Given problem: In the data below, swap every "camouflage baseball jersey" for "camo jersey" and keep everything else the same. Leave the pictures out of your answer.

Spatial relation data
(begin)

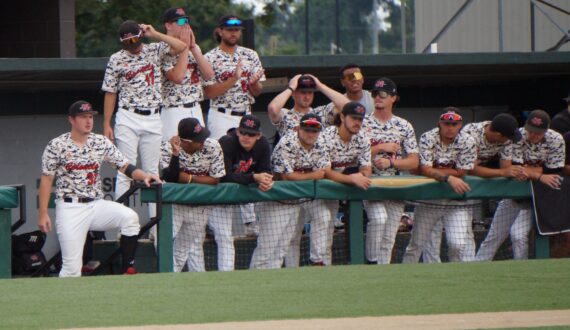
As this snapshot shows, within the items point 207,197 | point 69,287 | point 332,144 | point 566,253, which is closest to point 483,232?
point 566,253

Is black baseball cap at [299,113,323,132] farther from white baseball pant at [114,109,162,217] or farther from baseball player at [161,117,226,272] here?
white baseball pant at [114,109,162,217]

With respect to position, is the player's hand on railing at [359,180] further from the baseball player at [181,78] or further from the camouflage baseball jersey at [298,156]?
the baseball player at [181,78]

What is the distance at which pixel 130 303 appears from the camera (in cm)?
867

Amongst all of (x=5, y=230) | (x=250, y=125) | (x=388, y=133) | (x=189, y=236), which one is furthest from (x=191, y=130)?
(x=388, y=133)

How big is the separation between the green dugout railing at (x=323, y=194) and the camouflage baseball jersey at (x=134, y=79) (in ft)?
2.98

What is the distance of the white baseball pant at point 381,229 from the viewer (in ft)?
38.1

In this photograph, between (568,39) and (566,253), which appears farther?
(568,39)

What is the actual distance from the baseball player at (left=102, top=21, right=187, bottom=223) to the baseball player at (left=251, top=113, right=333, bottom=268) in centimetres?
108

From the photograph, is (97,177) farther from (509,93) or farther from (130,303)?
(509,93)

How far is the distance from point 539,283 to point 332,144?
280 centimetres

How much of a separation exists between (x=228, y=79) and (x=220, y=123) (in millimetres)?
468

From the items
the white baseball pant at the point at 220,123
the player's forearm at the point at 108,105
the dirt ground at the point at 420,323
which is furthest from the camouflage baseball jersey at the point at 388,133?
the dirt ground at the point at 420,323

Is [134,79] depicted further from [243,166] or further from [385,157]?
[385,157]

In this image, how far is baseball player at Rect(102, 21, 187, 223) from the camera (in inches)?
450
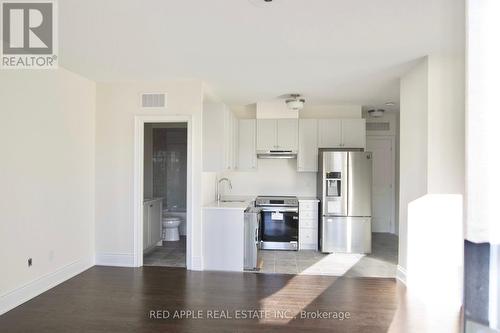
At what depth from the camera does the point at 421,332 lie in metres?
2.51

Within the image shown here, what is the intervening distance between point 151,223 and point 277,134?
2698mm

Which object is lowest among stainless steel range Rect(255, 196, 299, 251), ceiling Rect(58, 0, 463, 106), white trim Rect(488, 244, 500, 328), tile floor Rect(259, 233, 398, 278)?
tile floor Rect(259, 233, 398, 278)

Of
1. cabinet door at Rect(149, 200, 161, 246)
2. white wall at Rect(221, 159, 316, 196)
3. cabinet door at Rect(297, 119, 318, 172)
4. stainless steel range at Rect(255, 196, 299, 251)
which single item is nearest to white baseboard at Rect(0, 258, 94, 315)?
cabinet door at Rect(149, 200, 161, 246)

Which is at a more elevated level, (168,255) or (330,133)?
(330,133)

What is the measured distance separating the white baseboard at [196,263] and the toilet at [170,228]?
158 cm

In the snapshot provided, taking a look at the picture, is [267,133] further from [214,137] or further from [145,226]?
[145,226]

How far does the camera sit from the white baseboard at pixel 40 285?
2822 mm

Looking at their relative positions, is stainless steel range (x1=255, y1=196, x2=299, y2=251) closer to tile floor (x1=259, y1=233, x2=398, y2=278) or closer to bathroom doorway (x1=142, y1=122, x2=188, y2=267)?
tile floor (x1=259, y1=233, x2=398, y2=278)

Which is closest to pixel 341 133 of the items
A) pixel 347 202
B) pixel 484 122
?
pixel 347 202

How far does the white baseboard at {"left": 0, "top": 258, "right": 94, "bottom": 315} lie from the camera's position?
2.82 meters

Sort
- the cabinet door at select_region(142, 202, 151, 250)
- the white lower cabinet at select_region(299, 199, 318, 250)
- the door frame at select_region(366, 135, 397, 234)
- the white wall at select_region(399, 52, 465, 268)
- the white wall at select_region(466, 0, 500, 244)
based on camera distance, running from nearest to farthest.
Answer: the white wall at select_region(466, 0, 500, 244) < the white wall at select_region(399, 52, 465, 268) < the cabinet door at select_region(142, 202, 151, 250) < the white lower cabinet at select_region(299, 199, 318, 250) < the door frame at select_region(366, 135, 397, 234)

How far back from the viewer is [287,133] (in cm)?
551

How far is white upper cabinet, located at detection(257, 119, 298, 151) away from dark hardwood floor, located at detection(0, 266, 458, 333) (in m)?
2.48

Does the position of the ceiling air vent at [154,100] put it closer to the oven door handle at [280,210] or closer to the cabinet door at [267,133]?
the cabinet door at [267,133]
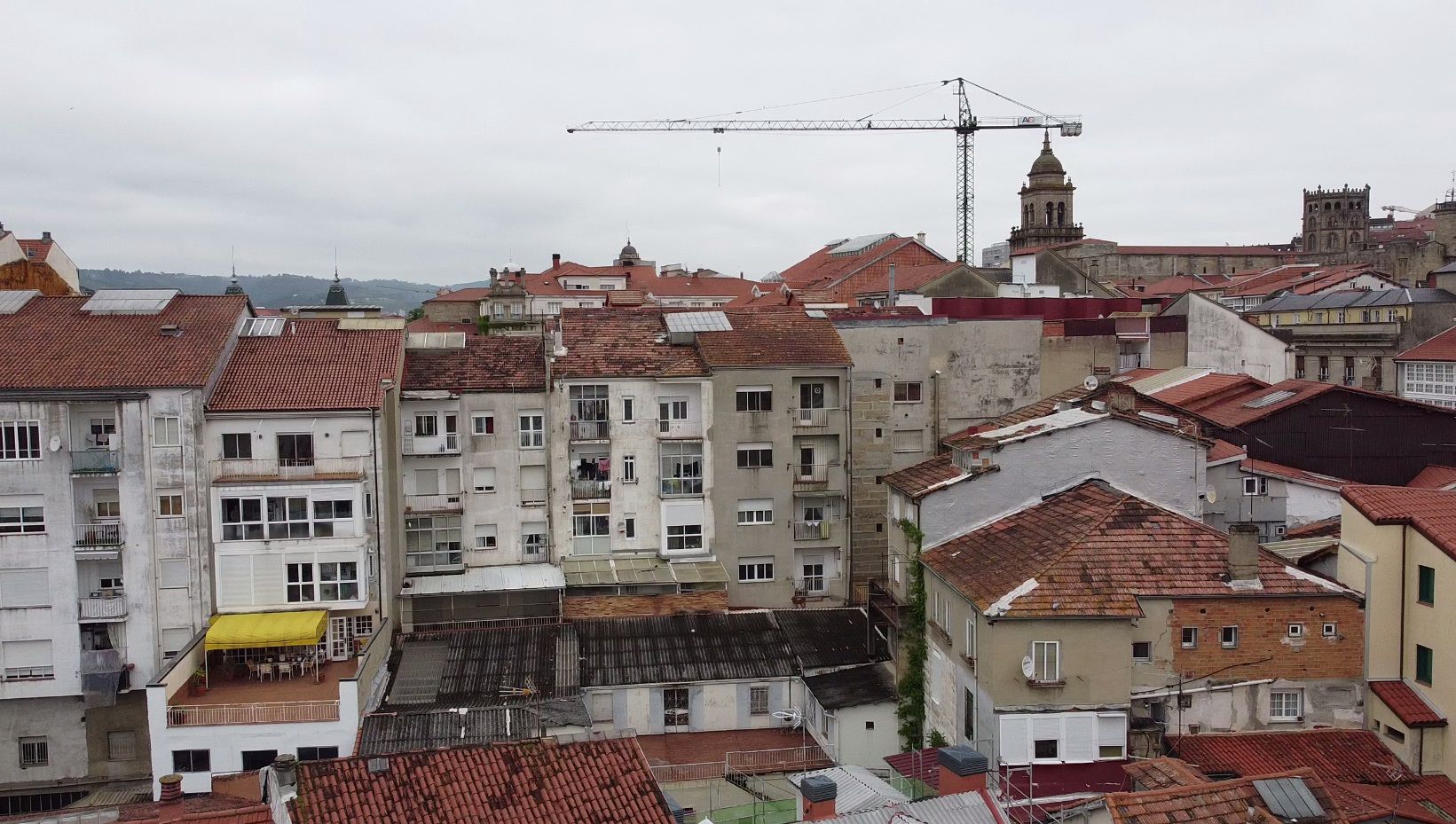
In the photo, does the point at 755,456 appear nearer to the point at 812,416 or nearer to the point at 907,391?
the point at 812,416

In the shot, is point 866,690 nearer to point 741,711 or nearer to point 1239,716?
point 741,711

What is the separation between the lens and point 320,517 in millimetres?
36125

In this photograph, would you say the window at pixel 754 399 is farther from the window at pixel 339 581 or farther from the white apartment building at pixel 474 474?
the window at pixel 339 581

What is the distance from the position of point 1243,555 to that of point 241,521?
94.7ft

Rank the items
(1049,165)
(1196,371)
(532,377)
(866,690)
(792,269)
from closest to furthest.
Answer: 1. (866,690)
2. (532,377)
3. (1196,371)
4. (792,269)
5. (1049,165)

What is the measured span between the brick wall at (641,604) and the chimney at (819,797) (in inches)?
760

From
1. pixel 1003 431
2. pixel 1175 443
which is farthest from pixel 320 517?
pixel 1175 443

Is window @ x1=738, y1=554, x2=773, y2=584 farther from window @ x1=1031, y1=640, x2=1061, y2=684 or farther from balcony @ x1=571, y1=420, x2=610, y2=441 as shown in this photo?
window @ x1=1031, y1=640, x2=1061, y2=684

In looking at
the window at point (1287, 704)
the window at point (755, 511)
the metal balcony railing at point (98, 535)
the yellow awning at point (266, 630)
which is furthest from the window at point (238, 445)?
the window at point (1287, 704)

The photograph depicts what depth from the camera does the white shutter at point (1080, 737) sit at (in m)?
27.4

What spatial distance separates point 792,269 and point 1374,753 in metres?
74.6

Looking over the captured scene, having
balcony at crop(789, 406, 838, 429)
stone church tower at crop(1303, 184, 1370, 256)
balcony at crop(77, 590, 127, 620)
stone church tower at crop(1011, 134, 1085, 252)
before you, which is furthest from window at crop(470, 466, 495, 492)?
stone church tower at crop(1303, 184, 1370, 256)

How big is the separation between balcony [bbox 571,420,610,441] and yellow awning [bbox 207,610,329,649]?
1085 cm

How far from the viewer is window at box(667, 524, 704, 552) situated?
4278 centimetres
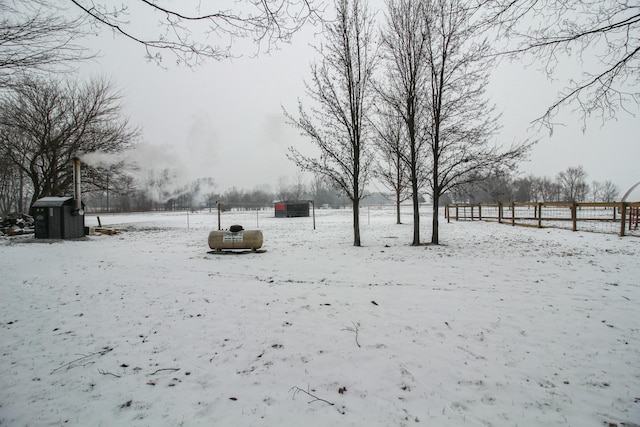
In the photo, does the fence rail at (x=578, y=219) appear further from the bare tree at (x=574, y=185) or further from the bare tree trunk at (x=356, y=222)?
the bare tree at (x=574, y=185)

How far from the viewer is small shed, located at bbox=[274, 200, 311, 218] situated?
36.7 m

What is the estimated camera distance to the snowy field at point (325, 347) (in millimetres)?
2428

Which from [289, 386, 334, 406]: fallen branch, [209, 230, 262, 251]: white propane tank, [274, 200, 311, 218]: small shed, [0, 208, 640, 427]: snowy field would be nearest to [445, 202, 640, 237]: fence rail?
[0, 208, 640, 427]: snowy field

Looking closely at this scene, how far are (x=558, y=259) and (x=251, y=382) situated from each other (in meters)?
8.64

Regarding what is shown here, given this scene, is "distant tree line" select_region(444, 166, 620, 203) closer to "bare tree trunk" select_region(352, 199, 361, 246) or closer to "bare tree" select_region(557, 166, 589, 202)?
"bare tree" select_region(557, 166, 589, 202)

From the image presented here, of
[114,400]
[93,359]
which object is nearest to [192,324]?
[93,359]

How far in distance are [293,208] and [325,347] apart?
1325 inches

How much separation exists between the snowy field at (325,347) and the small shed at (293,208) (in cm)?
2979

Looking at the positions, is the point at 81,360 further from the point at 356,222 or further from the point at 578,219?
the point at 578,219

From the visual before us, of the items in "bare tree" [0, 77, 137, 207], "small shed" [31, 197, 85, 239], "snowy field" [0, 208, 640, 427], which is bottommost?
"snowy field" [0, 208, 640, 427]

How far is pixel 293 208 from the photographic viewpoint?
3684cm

(end)

Full output:
As this snapshot shows, within the items point 207,197 | point 69,287 | point 332,144 | point 566,253, which is closest to point 483,232?
point 566,253

Is black baseball cap at [299,113,323,132] farther from white baseball pant at [114,109,162,217] or farther from baseball player at [161,117,226,272] here?
white baseball pant at [114,109,162,217]

With respect to position, is the player's hand on railing at [359,180] further from the baseball player at [181,78] or further from the camo jersey at [298,156]?
the baseball player at [181,78]

What is the distance at which pixel 130 303 appears from the camera (in cm)?
867

Amongst all of (x=5, y=230) | (x=250, y=125) | (x=388, y=133) | (x=189, y=236), which one is furthest from (x=191, y=130)?
(x=388, y=133)

How big is the separation between the green dugout railing at (x=323, y=194) and the camo jersey at (x=134, y=79) (in ft)?
2.98

What is the distance of the white baseball pant at point 381,229 from the viewer (in ft)?
38.1

In this photograph, between (568,39) and (566,253), which appears farther?
(568,39)

What is the actual distance from the baseball player at (left=102, top=21, right=187, bottom=223) to the baseball player at (left=251, top=113, right=333, bottom=268) in centimetres?
108

From the photograph, is (97,177) farther from (509,93) or farther from (130,303)?
(509,93)

How far is the distance from point 539,283 to point 332,144?
280 centimetres

How much of a separation exists between (x=228, y=79) and (x=220, y=123) (in millimetres)?
468

From the items
the white baseball pant at the point at 220,123
the player's forearm at the point at 108,105
the dirt ground at the point at 420,323
which is furthest from the camo jersey at the point at 388,133?
the dirt ground at the point at 420,323

Is [134,79] depicted further from [243,166] or further from [385,157]?
[385,157]

In this image, how far is baseball player at Rect(102, 21, 187, 223) from the camera (in inches)?
450
At what depth from the camera does the point at 421,332 lie in metres?
2.51

Within the image shown here, what is the intervening distance between point 151,223 and point 277,134?
2698mm

Which object is lowest among stainless steel range Rect(255, 196, 299, 251), ceiling Rect(58, 0, 463, 106), white trim Rect(488, 244, 500, 328), tile floor Rect(259, 233, 398, 278)?
tile floor Rect(259, 233, 398, 278)

Of
1. cabinet door at Rect(149, 200, 161, 246)
2. white wall at Rect(221, 159, 316, 196)
3. cabinet door at Rect(297, 119, 318, 172)
4. stainless steel range at Rect(255, 196, 299, 251)
which single item is nearest to white baseboard at Rect(0, 258, 94, 315)?
cabinet door at Rect(149, 200, 161, 246)

Which is at a more elevated level, (168,255) or (330,133)?
(330,133)

What is the measured distance separating the white baseboard at [196,263] and the toilet at [170,228]?
158 cm

In the snapshot provided, taking a look at the picture, is [267,133] further from [214,137] or further from [145,226]?
[145,226]

How far does the camera sit from the white baseboard at pixel 40 285?
2822 mm

Looking at their relative positions, is stainless steel range (x1=255, y1=196, x2=299, y2=251) closer to tile floor (x1=259, y1=233, x2=398, y2=278) or closer to bathroom doorway (x1=142, y1=122, x2=188, y2=267)?
tile floor (x1=259, y1=233, x2=398, y2=278)

Which is closest to pixel 341 133 of the items
A) pixel 347 202
B) pixel 484 122
?
pixel 347 202

How far does the white baseboard at {"left": 0, "top": 258, "right": 94, "bottom": 315} lie from the camera's position?
2.82 meters

Sort
- the cabinet door at select_region(142, 202, 151, 250)
- the white lower cabinet at select_region(299, 199, 318, 250)
- the door frame at select_region(366, 135, 397, 234)
- the white wall at select_region(399, 52, 465, 268)
- the white wall at select_region(466, 0, 500, 244)
based on camera distance, running from nearest to farthest.
Answer: the white wall at select_region(466, 0, 500, 244) < the white wall at select_region(399, 52, 465, 268) < the cabinet door at select_region(142, 202, 151, 250) < the white lower cabinet at select_region(299, 199, 318, 250) < the door frame at select_region(366, 135, 397, 234)

How far back from the viewer is [287,133] (in cm)?
551

How far is white upper cabinet, located at detection(257, 119, 298, 151) away from dark hardwood floor, located at detection(0, 266, 458, 333) (in m)?
2.48

Does the position of the ceiling air vent at [154,100] put it closer to the oven door handle at [280,210] or closer to the cabinet door at [267,133]?
the cabinet door at [267,133]
In the photo, does the point at 755,456 appear nearer to the point at 812,416 or nearer to the point at 907,391?
the point at 812,416

In the shot, is point 866,690 nearer to point 741,711 or nearer to point 1239,716?
point 741,711

What is the separation between the lens and point 320,517 in millimetres?
36125

In this photograph, would you say the window at pixel 754 399 is farther from the window at pixel 339 581 or farther from the white apartment building at pixel 474 474?
the window at pixel 339 581

What is the distance from the position of point 1243,555 to that of point 241,521?
94.7ft

Rank the items
(1049,165)
(1196,371)
(532,377)
(866,690)
(792,269)
from closest to furthest.
Answer: 1. (866,690)
2. (532,377)
3. (1196,371)
4. (792,269)
5. (1049,165)

What is the measured span between the brick wall at (641,604) and the chimney at (819,797) (in inches)?
760

From
1. pixel 1003 431
2. pixel 1175 443
which is farthest from pixel 320 517?
pixel 1175 443

Is window @ x1=738, y1=554, x2=773, y2=584 farther from window @ x1=1031, y1=640, x2=1061, y2=684 or farther from balcony @ x1=571, y1=420, x2=610, y2=441 as shown in this photo?
window @ x1=1031, y1=640, x2=1061, y2=684

In looking at
the window at point (1287, 704)
the window at point (755, 511)
the metal balcony railing at point (98, 535)
the yellow awning at point (266, 630)
which is furthest from the window at point (238, 445)?
the window at point (1287, 704)

The photograph depicts what depth from the camera does the white shutter at point (1080, 737) sit at (in m)?
27.4

What spatial distance separates point 792,269 and point 1374,753 in metres?
74.6

Looking over the captured scene, having
balcony at crop(789, 406, 838, 429)
stone church tower at crop(1303, 184, 1370, 256)
balcony at crop(77, 590, 127, 620)
stone church tower at crop(1011, 134, 1085, 252)
before you, which is furthest from window at crop(470, 466, 495, 492)?
stone church tower at crop(1303, 184, 1370, 256)

How big is the separation between balcony [bbox 571,420,610,441] and yellow awning [bbox 207,610,329,649]?
1085 cm

How far from the viewer is window at box(667, 524, 704, 552) situated?
4278 centimetres
In the photo, does the fence rail at (x=578, y=219) appear further from the bare tree at (x=574, y=185) or further from the bare tree trunk at (x=356, y=222)?
the bare tree at (x=574, y=185)

How far from the viewer is small shed, located at bbox=[274, 200, 311, 218] situated?
36.7 m

What is the estimated camera distance to the snowy field at point (325, 347) (in millimetres)?
2428

Which from [289, 386, 334, 406]: fallen branch, [209, 230, 262, 251]: white propane tank, [274, 200, 311, 218]: small shed, [0, 208, 640, 427]: snowy field would be nearest to [445, 202, 640, 237]: fence rail?
[0, 208, 640, 427]: snowy field

Looking closely at this scene, how far are (x=558, y=259) and (x=251, y=382) situated from each other (in meters)?
8.64

Regarding what is shown here, given this scene, is "distant tree line" select_region(444, 166, 620, 203) closer to "bare tree trunk" select_region(352, 199, 361, 246) or closer to "bare tree" select_region(557, 166, 589, 202)?
"bare tree" select_region(557, 166, 589, 202)

From the image presented here, of
[114,400]
[93,359]
which object is nearest to [192,324]?
[93,359]

How far in distance are [293,208] and [325,347] apart?
1325 inches

How much separation exists between the snowy field at (325,347) and the small shed at (293,208) (in cm)?
2979

Looking at the positions, is the point at 81,360 further from the point at 356,222 or further from the point at 578,219?
the point at 578,219

From the visual before us, of the items in "bare tree" [0, 77, 137, 207], "small shed" [31, 197, 85, 239], "snowy field" [0, 208, 640, 427], which is bottommost?
"snowy field" [0, 208, 640, 427]

How far is pixel 293 208 from the photographic viewpoint?
3684cm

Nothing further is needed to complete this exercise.